Prague, Sept 16 (CTK) – A Czech court found five young men guilty of neo-Nazism promotion, imposing a three-year prison sentence on one of them and suspended sentences on the other four for supporting the Wotan Jugend Russian neo-Nazi organisation yesterday.
According to the indictment, the five men assisted in the establishment of the Wotan Jugend Czech cell by which they committed a crime of supporting movements aimed at suppression of human rights and freedoms.
The defendants deny the charges of extremism promotion. They say they were only selling stickers with the movement’s symbols.
The verdict has not taken effect yet as they have taken time for considering their appeal with the Prague Municipal Court.
The district court has ruled that the men’s own testimonies, wire-taping of their phones as well as the items promoting neo-Nazism and Hitler’s Germany, seized during home searches, proved their guilt of neo-Nazism promotion.
Russian Sergei Busygin, 22, with a permanent residence in the Czech Republic, who brought the Wotan Jugend ideas to the Czech Republic, was given a three-year suspended sentence.
Czechs Vojtech Hajek, 24, and Lukas Kolumpek, 23, were given a two-year suspended sentence, while Marcel Palacky, 19, was given a 18-month suspended sentence.
The fifth defendant, Czech Daniel Houdek, 21, was escorted from prison where he was serving a sentence for racially motivated violence. The court sent him to prison for three years in view of his previous criminal activities. He was tried in court six times in the past.
According to the indictment, Busygin was spreading the movement’s flag and music connected with it in the ultra-right circles in the Czech Republic.
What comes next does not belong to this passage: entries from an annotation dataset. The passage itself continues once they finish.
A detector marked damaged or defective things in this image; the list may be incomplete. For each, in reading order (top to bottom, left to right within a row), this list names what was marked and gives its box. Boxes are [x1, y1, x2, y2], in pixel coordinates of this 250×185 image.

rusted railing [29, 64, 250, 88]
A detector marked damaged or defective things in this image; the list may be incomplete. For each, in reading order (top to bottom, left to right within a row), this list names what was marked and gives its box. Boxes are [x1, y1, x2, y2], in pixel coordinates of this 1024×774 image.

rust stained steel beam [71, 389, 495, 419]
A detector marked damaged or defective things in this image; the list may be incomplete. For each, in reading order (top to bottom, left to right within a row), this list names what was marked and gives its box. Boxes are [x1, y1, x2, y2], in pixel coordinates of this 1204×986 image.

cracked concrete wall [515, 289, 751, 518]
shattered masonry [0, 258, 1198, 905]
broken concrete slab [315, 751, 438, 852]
He also arranged the production and sale of the movement’s stickers and promoted it at a May Day rally of the extremist Workers’ Party of Social Justice (DSSS) in Prerov, north Moravia, in 2013.
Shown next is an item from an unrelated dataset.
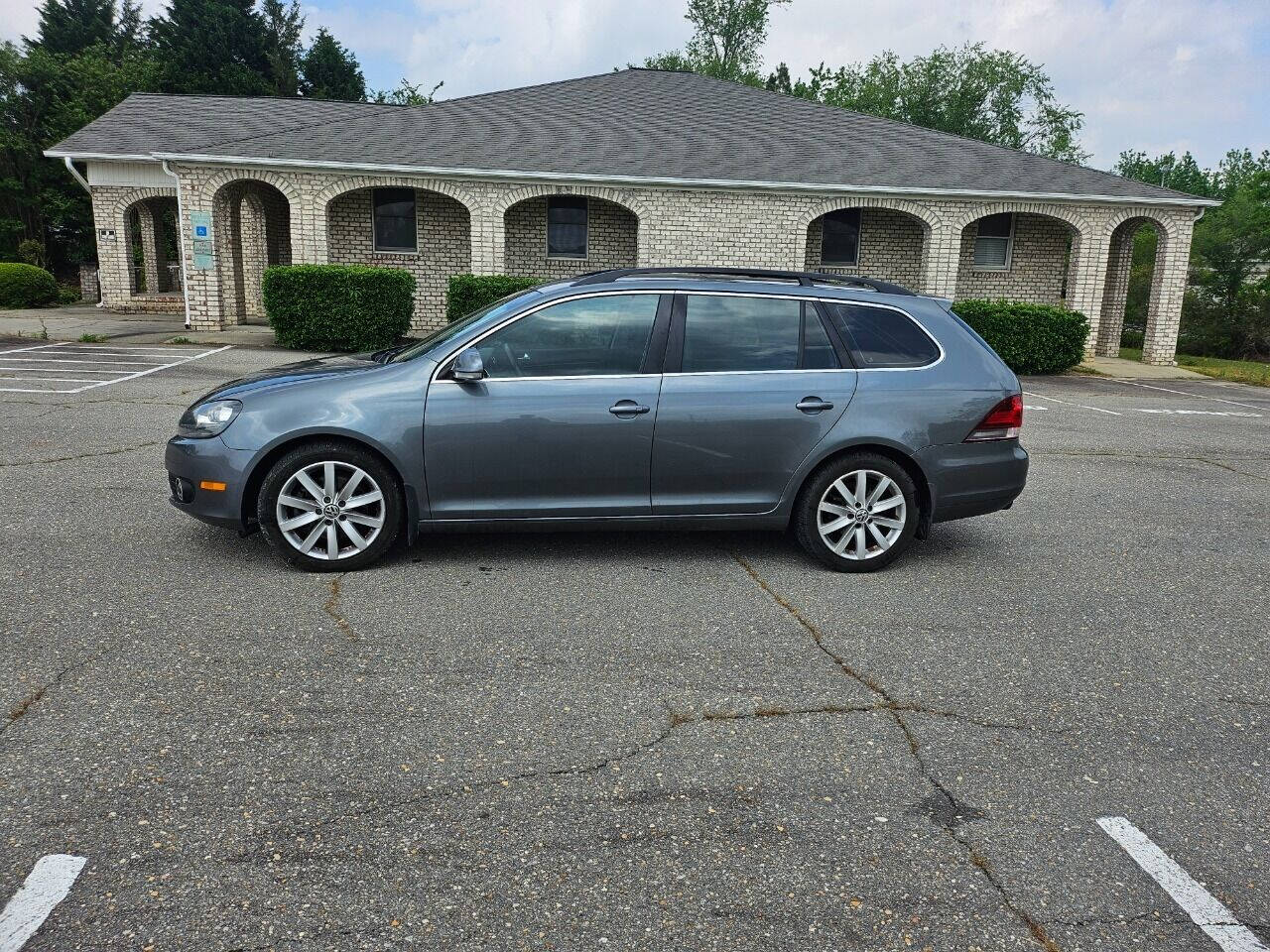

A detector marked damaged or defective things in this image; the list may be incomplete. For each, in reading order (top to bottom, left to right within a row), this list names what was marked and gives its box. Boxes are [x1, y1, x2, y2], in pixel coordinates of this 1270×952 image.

The police busted the Czech cell of Wotan Jugend last May after a long investigation.
The Wotan Jugend movement was founded by members of the Moloth band in Russia in 2008. It is to provide ideological, promotional and financial support to prisoners convicted of crimes with racial, ethnic, national and similar motives.
Wotan Jugend gains money for its activities by the sale of clothing, stickers, CDs and other items with the movement’s motive or Moloth’s emblem and by staging concerts, sports events and public fund-raising campaigns.